Um ano antes da sua morte, Cartola presenteou Elis Regina com um samba-canção intitulado “Basta de clamares inocência”, gravado em 1979. Em 2008, por ocasião das comemorações do centenário do consagrado compositor brasileiro, Maria Rita, num show realizado no Canecão, interpretou, com personalidade própria, essa belíssima música do nosso cancioneiro, numa homenagem também à sua mãe.
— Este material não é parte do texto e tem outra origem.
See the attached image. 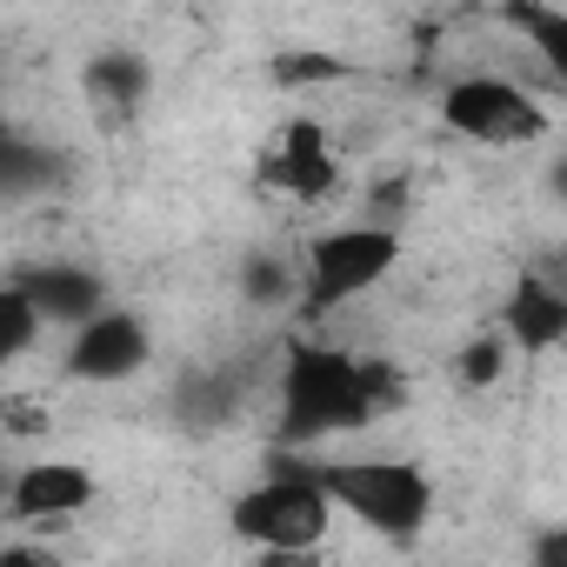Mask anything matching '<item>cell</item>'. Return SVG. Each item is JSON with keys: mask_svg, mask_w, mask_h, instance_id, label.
I'll list each match as a JSON object with an SVG mask.
<instances>
[{"mask_svg": "<svg viewBox=\"0 0 567 567\" xmlns=\"http://www.w3.org/2000/svg\"><path fill=\"white\" fill-rule=\"evenodd\" d=\"M274 441L280 447H315L354 427H374L381 414L408 408V381L394 361L374 354H348L328 341H295L280 361V388H274Z\"/></svg>", "mask_w": 567, "mask_h": 567, "instance_id": "obj_1", "label": "cell"}, {"mask_svg": "<svg viewBox=\"0 0 567 567\" xmlns=\"http://www.w3.org/2000/svg\"><path fill=\"white\" fill-rule=\"evenodd\" d=\"M401 260V227L388 220H354V227H328L301 247L295 260V308L301 315H334L354 295L381 288Z\"/></svg>", "mask_w": 567, "mask_h": 567, "instance_id": "obj_2", "label": "cell"}, {"mask_svg": "<svg viewBox=\"0 0 567 567\" xmlns=\"http://www.w3.org/2000/svg\"><path fill=\"white\" fill-rule=\"evenodd\" d=\"M227 520L260 554H315L334 527V501L321 494V481L295 454H274V474L254 481L247 494H234Z\"/></svg>", "mask_w": 567, "mask_h": 567, "instance_id": "obj_3", "label": "cell"}, {"mask_svg": "<svg viewBox=\"0 0 567 567\" xmlns=\"http://www.w3.org/2000/svg\"><path fill=\"white\" fill-rule=\"evenodd\" d=\"M334 514H354L381 540H414L434 520V481L414 461H321L308 467Z\"/></svg>", "mask_w": 567, "mask_h": 567, "instance_id": "obj_4", "label": "cell"}, {"mask_svg": "<svg viewBox=\"0 0 567 567\" xmlns=\"http://www.w3.org/2000/svg\"><path fill=\"white\" fill-rule=\"evenodd\" d=\"M441 121L474 147H534L547 141L554 114L507 74H461L441 87Z\"/></svg>", "mask_w": 567, "mask_h": 567, "instance_id": "obj_5", "label": "cell"}, {"mask_svg": "<svg viewBox=\"0 0 567 567\" xmlns=\"http://www.w3.org/2000/svg\"><path fill=\"white\" fill-rule=\"evenodd\" d=\"M154 354V334L141 315L127 308H94L87 321H74V341H68V374L74 381H94V388H114L127 374H141Z\"/></svg>", "mask_w": 567, "mask_h": 567, "instance_id": "obj_6", "label": "cell"}, {"mask_svg": "<svg viewBox=\"0 0 567 567\" xmlns=\"http://www.w3.org/2000/svg\"><path fill=\"white\" fill-rule=\"evenodd\" d=\"M260 181L274 194H288V200H328L341 187V154H334L328 127L308 121V114L301 121H280L274 141H267V154H260Z\"/></svg>", "mask_w": 567, "mask_h": 567, "instance_id": "obj_7", "label": "cell"}, {"mask_svg": "<svg viewBox=\"0 0 567 567\" xmlns=\"http://www.w3.org/2000/svg\"><path fill=\"white\" fill-rule=\"evenodd\" d=\"M94 474L81 461H28L8 487H0V507L28 527H54V520H74L94 507Z\"/></svg>", "mask_w": 567, "mask_h": 567, "instance_id": "obj_8", "label": "cell"}, {"mask_svg": "<svg viewBox=\"0 0 567 567\" xmlns=\"http://www.w3.org/2000/svg\"><path fill=\"white\" fill-rule=\"evenodd\" d=\"M14 288L34 301L41 321H61V328H74V321H87L94 308H107V280H101L87 260H34V267L14 274Z\"/></svg>", "mask_w": 567, "mask_h": 567, "instance_id": "obj_9", "label": "cell"}, {"mask_svg": "<svg viewBox=\"0 0 567 567\" xmlns=\"http://www.w3.org/2000/svg\"><path fill=\"white\" fill-rule=\"evenodd\" d=\"M501 334L520 354H554L567 341V288H560V280H547L540 267L514 274V295L501 308Z\"/></svg>", "mask_w": 567, "mask_h": 567, "instance_id": "obj_10", "label": "cell"}, {"mask_svg": "<svg viewBox=\"0 0 567 567\" xmlns=\"http://www.w3.org/2000/svg\"><path fill=\"white\" fill-rule=\"evenodd\" d=\"M81 87H87V107H94L107 127H121V121H134V114L147 107L154 68H147L134 48H101V54L81 68Z\"/></svg>", "mask_w": 567, "mask_h": 567, "instance_id": "obj_11", "label": "cell"}, {"mask_svg": "<svg viewBox=\"0 0 567 567\" xmlns=\"http://www.w3.org/2000/svg\"><path fill=\"white\" fill-rule=\"evenodd\" d=\"M68 181V154L48 141H28L14 127H0V200H34Z\"/></svg>", "mask_w": 567, "mask_h": 567, "instance_id": "obj_12", "label": "cell"}, {"mask_svg": "<svg viewBox=\"0 0 567 567\" xmlns=\"http://www.w3.org/2000/svg\"><path fill=\"white\" fill-rule=\"evenodd\" d=\"M501 21H507V28H520V34L547 54V68L560 74V61H567V14H560V8H547V0H507Z\"/></svg>", "mask_w": 567, "mask_h": 567, "instance_id": "obj_13", "label": "cell"}, {"mask_svg": "<svg viewBox=\"0 0 567 567\" xmlns=\"http://www.w3.org/2000/svg\"><path fill=\"white\" fill-rule=\"evenodd\" d=\"M41 315H34V301L14 288V280H8V288H0V361H21L34 341H41Z\"/></svg>", "mask_w": 567, "mask_h": 567, "instance_id": "obj_14", "label": "cell"}, {"mask_svg": "<svg viewBox=\"0 0 567 567\" xmlns=\"http://www.w3.org/2000/svg\"><path fill=\"white\" fill-rule=\"evenodd\" d=\"M240 288L254 308H280V301H295V260L288 254H254L240 267Z\"/></svg>", "mask_w": 567, "mask_h": 567, "instance_id": "obj_15", "label": "cell"}, {"mask_svg": "<svg viewBox=\"0 0 567 567\" xmlns=\"http://www.w3.org/2000/svg\"><path fill=\"white\" fill-rule=\"evenodd\" d=\"M507 354H514V341L507 334H481V341H467L461 348V388H494L501 374H507Z\"/></svg>", "mask_w": 567, "mask_h": 567, "instance_id": "obj_16", "label": "cell"}, {"mask_svg": "<svg viewBox=\"0 0 567 567\" xmlns=\"http://www.w3.org/2000/svg\"><path fill=\"white\" fill-rule=\"evenodd\" d=\"M348 68L341 61H328V54H280L274 61V81L280 87H315V81H341Z\"/></svg>", "mask_w": 567, "mask_h": 567, "instance_id": "obj_17", "label": "cell"}, {"mask_svg": "<svg viewBox=\"0 0 567 567\" xmlns=\"http://www.w3.org/2000/svg\"><path fill=\"white\" fill-rule=\"evenodd\" d=\"M8 427H14V434H48L54 421H48L41 401H8Z\"/></svg>", "mask_w": 567, "mask_h": 567, "instance_id": "obj_18", "label": "cell"}, {"mask_svg": "<svg viewBox=\"0 0 567 567\" xmlns=\"http://www.w3.org/2000/svg\"><path fill=\"white\" fill-rule=\"evenodd\" d=\"M0 127H8V81H0Z\"/></svg>", "mask_w": 567, "mask_h": 567, "instance_id": "obj_19", "label": "cell"}]
</instances>
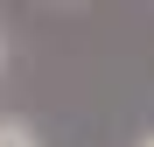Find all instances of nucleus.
Listing matches in <instances>:
<instances>
[{
	"label": "nucleus",
	"mask_w": 154,
	"mask_h": 147,
	"mask_svg": "<svg viewBox=\"0 0 154 147\" xmlns=\"http://www.w3.org/2000/svg\"><path fill=\"white\" fill-rule=\"evenodd\" d=\"M140 147H154V133H147V140H140Z\"/></svg>",
	"instance_id": "nucleus-2"
},
{
	"label": "nucleus",
	"mask_w": 154,
	"mask_h": 147,
	"mask_svg": "<svg viewBox=\"0 0 154 147\" xmlns=\"http://www.w3.org/2000/svg\"><path fill=\"white\" fill-rule=\"evenodd\" d=\"M0 147H35V140H28V126H0Z\"/></svg>",
	"instance_id": "nucleus-1"
}]
</instances>
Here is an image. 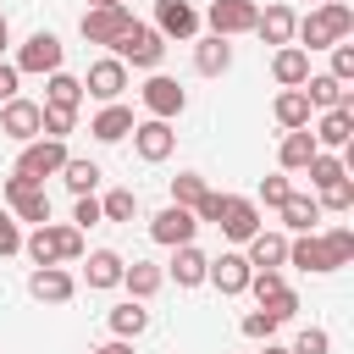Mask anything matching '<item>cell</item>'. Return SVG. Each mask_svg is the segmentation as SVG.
<instances>
[{
    "mask_svg": "<svg viewBox=\"0 0 354 354\" xmlns=\"http://www.w3.org/2000/svg\"><path fill=\"white\" fill-rule=\"evenodd\" d=\"M354 33V6H343V0H326V6H310V17H299L293 22V44L310 55V50H332V44H343Z\"/></svg>",
    "mask_w": 354,
    "mask_h": 354,
    "instance_id": "obj_1",
    "label": "cell"
},
{
    "mask_svg": "<svg viewBox=\"0 0 354 354\" xmlns=\"http://www.w3.org/2000/svg\"><path fill=\"white\" fill-rule=\"evenodd\" d=\"M22 254L33 266H66V260H83L88 249H83V232L72 221H44V227L22 232Z\"/></svg>",
    "mask_w": 354,
    "mask_h": 354,
    "instance_id": "obj_2",
    "label": "cell"
},
{
    "mask_svg": "<svg viewBox=\"0 0 354 354\" xmlns=\"http://www.w3.org/2000/svg\"><path fill=\"white\" fill-rule=\"evenodd\" d=\"M61 61H66V44L50 33V28H39V33H28L22 44H17V77H50V72H61Z\"/></svg>",
    "mask_w": 354,
    "mask_h": 354,
    "instance_id": "obj_3",
    "label": "cell"
},
{
    "mask_svg": "<svg viewBox=\"0 0 354 354\" xmlns=\"http://www.w3.org/2000/svg\"><path fill=\"white\" fill-rule=\"evenodd\" d=\"M111 55L122 61V66H138V72H160V55H166V39L149 28V22H133L116 44H111Z\"/></svg>",
    "mask_w": 354,
    "mask_h": 354,
    "instance_id": "obj_4",
    "label": "cell"
},
{
    "mask_svg": "<svg viewBox=\"0 0 354 354\" xmlns=\"http://www.w3.org/2000/svg\"><path fill=\"white\" fill-rule=\"evenodd\" d=\"M61 166H66V138H33V144H22L11 171L28 183H44V177H61Z\"/></svg>",
    "mask_w": 354,
    "mask_h": 354,
    "instance_id": "obj_5",
    "label": "cell"
},
{
    "mask_svg": "<svg viewBox=\"0 0 354 354\" xmlns=\"http://www.w3.org/2000/svg\"><path fill=\"white\" fill-rule=\"evenodd\" d=\"M6 210L17 216V221H28V227H44L50 221V194H44V183H28V177H6Z\"/></svg>",
    "mask_w": 354,
    "mask_h": 354,
    "instance_id": "obj_6",
    "label": "cell"
},
{
    "mask_svg": "<svg viewBox=\"0 0 354 354\" xmlns=\"http://www.w3.org/2000/svg\"><path fill=\"white\" fill-rule=\"evenodd\" d=\"M138 100H144V111H149L155 122H171V116L188 111V88H183L177 77H166V72H149V83L138 88Z\"/></svg>",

“Basta de clamares inocência/Eu sei todo o mal que a mim você fez/Você desconhece consciência/Só deseja o mal a quem o bem te fez”. O personagem que canta a música manifesta toda a sua mágoa com a mulher a quem dedicou por algum tempo o seu amor. Rejeita o reatamento da relação por entender que não quer mais sofrer. Não adianta vir proclamando inocência, quando sabe o quanto de mal ela lhe fez. O bem que sempre procurou fazer foi retribuído com um tratamento de desprezo, desconsideração, desafetividade. Nunca teve consciência das dores no coração que provocou com suas atitudes.
“Basta, não ajoelhes, vá embora/Se estás arrependida, vê se chora”. Incomoda vê-la genuflexa pedindo-lhe perdão. Mas isso não mais o comove, nem o faz mudar de decisão; não vai restabelecer o envolvimento amoroso. Pede que siga sem ele seu novo caminho. E, se verdadeiro for, esse arrependimento que o expresse com choro. Talvez assim se possa dar crédito a esse sentimento de remorso pelo que fez.
“Quando você partiu, me disse: “chora”!”, não chorei/Caprichosamente fui esquecendo que te amei”. Ainda guarda na memória o instante em que ela se despediu pela última vez. Numa frieza, que o magoou profundamente, mandou que ele chorasse na sua partida. Com esforço não chorou, não lhe deu oportunidade de vê-lo sofrendo. O tempo foi apagando todo o pensamento, e toda ideia, de que um dia a amou profundamente. Como diz o velho ditado “o tempo é senhor da razão”.
“Hoje me encontras tão alegre e diferente/Jesus não castiga o filho que está inocente”. A tristeza foi jogada para trás. Com certeza ela se surpreende em vê-lo assim tão diferente, vivendo na paz e na alegria. Afinal de contas, fica provado que o castigo divino não vem para as pessoas inocentes. O mal que aqui se faz, aqui se paga. Chegou a vez dela sofrer por amor.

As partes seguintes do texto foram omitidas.